--- GIVEN PROBLEM 1 ---
Filter the listing below for every line that contains the word "windshield", and copy each of those lines. Case counts, so match only that exact capitalization.

== TEXT EXTRACT

In contrast, Mexican-Americans do celebrate Cinco de Mayo, and it has become quite a popular and festive holiday all over the United States. How did that happen?
Keep reading to get the full story on this, amigos.
15 Important Facts You Need To Know About 5 De Mayo
1. First of all, Cinco de Mayo is NOT Mexico’s Independence Day. I’ve met a few Americans, and even more than a few Mexican-Americans, who mistakenly believe this. FYI, Mexican Independence Day is on September 16th. Don’t get confused, people!
2. In Mexico, May 5th is a solemn civic holiday. It’s a day of remembrance and national pride. It’s also a day to remember our national heroes and the people who gave their life for our country. It’s not really appropriate to have a colorful fiesta on that day.
The Story of May 5th In Mexico
3. More than 150 years ago, Mexico was a young nation with plenty of problems. It was an unstable country, torn apart by constant internal wars and deep divisions. These conflicts made other, more powerful nations think that they should step in and take over the Mexican government.
4. Mexico was bankrupt from all that fighting, but it also owed a lot of money to France, England, and Spain. Those three countries threatened Mexico to either pay or suffer an invasion. Mexican President Juarez negotiated a treaty, which England and Spain agreed to sign, but France didn’t. Its army soon landed on the Mexican coast and started marching inland to take Mexico City.

====
== INPUT RECORDS

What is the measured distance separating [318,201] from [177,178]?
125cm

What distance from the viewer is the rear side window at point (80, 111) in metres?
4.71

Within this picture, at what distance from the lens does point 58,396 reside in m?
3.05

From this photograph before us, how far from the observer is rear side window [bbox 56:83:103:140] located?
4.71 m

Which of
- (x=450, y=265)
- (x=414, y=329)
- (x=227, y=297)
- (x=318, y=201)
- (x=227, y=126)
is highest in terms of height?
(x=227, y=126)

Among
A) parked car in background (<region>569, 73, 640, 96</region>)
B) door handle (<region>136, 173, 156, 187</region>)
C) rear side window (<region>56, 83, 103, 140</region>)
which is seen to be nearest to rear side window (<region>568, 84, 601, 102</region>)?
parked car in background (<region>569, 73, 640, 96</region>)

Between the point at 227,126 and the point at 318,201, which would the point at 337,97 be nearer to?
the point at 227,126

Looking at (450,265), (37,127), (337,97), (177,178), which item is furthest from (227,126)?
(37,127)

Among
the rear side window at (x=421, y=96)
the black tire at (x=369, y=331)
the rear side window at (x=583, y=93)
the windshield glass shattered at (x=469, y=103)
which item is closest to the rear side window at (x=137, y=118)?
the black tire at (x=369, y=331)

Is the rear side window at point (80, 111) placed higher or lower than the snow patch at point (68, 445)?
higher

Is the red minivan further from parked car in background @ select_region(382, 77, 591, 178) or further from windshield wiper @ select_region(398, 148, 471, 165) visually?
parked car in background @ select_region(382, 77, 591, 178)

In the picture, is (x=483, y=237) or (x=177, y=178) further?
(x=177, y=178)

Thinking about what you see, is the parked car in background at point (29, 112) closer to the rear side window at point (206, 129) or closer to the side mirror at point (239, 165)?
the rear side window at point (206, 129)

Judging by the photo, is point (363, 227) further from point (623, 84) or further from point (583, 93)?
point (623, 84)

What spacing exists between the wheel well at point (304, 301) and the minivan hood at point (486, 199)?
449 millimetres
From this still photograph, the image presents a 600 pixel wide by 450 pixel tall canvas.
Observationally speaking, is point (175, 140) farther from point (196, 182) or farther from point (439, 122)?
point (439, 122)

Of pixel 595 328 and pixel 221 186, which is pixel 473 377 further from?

====

--- GIVEN PROBLEM 2 ---
Proceed with the Cinco de Mayo text above by writing what comes after its final sentence.

--- TASK ANSWER 1 ---
the windshield glass shattered at (x=469, y=103)
Is the red minivan further from parked car in background @ select_region(382, 77, 591, 178) or further from windshield wiper @ select_region(398, 148, 471, 165) visually?

--- TASK ANSWER 2 ---
5. France was ruled by the ambitious emperor Napoleon III, and he had the best army in the world. It was large and well-trained, and had gone undefeated for 50 years. Commander Lorencez boasted that his army was so superior to the Mexicans, he and his men would overrun the entire country in a few days’ time.
6. In contrast, the Mexican army was weak and divided after a recent civil war. It lacked troops, funding, weapons, and even uniforms. Most of the soldiers were undisciplined, ill-equipped, and badly fed. In spite of this, the Mexican army bravely gathered at the city of Puebla to await the French invaders.
7. The Mexican army was led by General Zaragoza, a 33-year-old military prodigy. On the eve of the battle, he rallied his troops by saying, “Our enemies are the best soldiers in the world, but you are the best sons of Mexico, and they want to take your country away from you. Do not let them!”
7. Everyone knew the fate of the country would be decided at Puebla. This was the largest city on the way from the coast to Mexico City, so it was very important to keep it from falling. The battle began on May 5th, 1862, at 9:30 in the morning. The French army expected to take over the city quickly and easily, but surprisingly, they were in full retreat by 6:00 that evening.
8. The French defeat was headline news all over the world. The feeble, little Mexican army had defeated a much more powerful enemy, and that was a huge boost for the country’s morale. It sent a message to the world that Mexico was not going down without a fight.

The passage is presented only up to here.